BIG BOYS Expect to see ‘N Sync grow to previously unfathomable heights this October — with the release of their supersize Imax concert movie that was filmed during a performance at Detroit’s Pontiac Silverdome. The imaginatively titled ”’N Sync: Bigger Than Live” will allow fans to examine everything from tricky dance moves to pimples on their foreheads as they strut their stuff on stage. The flick is bound to bring far more nouveau-pubescent screamers than the last Imax rock show ”The Rolling Stones: Live at the Max.”
POTTER WATCH Brits are undoubtedly pleased that Tim Roth is pondering the part of ”Harry Potter”’s nasty Professor Snape, but it would surely cause a ruckus if Jersey boy Liam Aiken, age 10, is cast in the role of beloved young wizard Harry. ”I Dreamed of Africa”’s Aiken is the latest to join the ”Potter” movie rumor mill that currently has about 12 kids vying for the part, according to USA Today. After the story hit the English tabs, BBC reports that J.K. Rowling herself called director Christopher Columbus to ensure that the young Yank had not been cast. She should have known that Warner folk are all muggles.
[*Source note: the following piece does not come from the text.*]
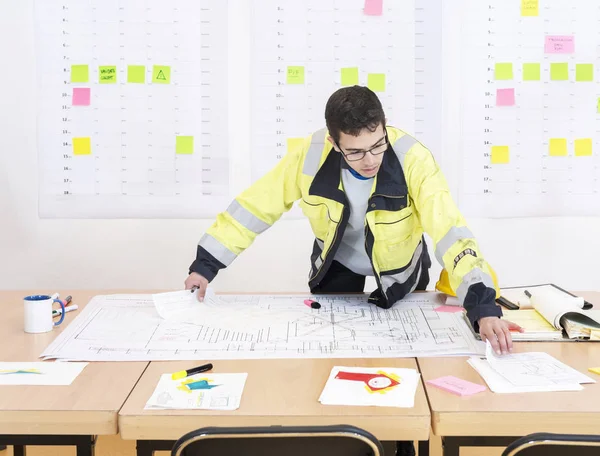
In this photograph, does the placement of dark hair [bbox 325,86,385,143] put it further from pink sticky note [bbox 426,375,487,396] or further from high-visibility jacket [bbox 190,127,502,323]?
pink sticky note [bbox 426,375,487,396]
STAR SEARCH Ed McMahon will host his first live webcast contest July 22 on Nextbigstar.com, in search of the world’s future talents. Hopefuls will compete for $1 million in cash and prizes in the categories of music, comedy, dance, and the ever-elusive cheerleading competition. The 77 year old McMahon — who helped launch the careers of such disparate acts as Britney Spears and Dennis Miller as the emcee of ”Star Search” — has become a huge proponent of the Internet as a vehicle for talent discovery. ”[It’s] the next big thing,” he said. ”What a great thing it is for ordinary people.” So, all those ordinary folk aspiring to be the next ex-Mouseketeer can go to the site, download an application, and send it in to McMahon.
SPY Apparently Mike Myers is in deeper than anyone thought. Variety reports that word has leaked that the would-have-been ”Dieter” star hired a private detective to help him in his legal battles with Universal over the abandoned project. The charismatic dick, Anthony Pellicano, has a history of helping celebs out of difficult jams. In ’93, when the Michael Jackson sex scandal was all over the press, he informed everyone that the allegations had been fabricated by frustrated extortionists. It must have been hard to come up with a theory like that in Hollywood.
EM UPDATE It doesn’t look like Eminem is going to get off easy, if Detroit officials have anything to say about it. Rolling Stone reports that Macomb County prosecutor Carl Marlinga says he is determined not to plea bargain with the rapper over his sentence. The lawyer says he has already cut the Slim Shady a break by acknowledging that his gun was unloaded when he allegedly pistol whipped the man he spotted kissing his wife. ”Knowing what I know now, I would personally be asking the judge to consider six months to one year in jail,” he said. That’s a mean rap.
MUSIC NEWS Barbra Streisand announced yesterday that she will end her touring career after performing four final concerts in September. The singer, 58, who has acknowledged her anxiety over appearing in front of audiences, said that the two farewell concerts will be given in New York and L.A. From there on out it’s all ”Memories.”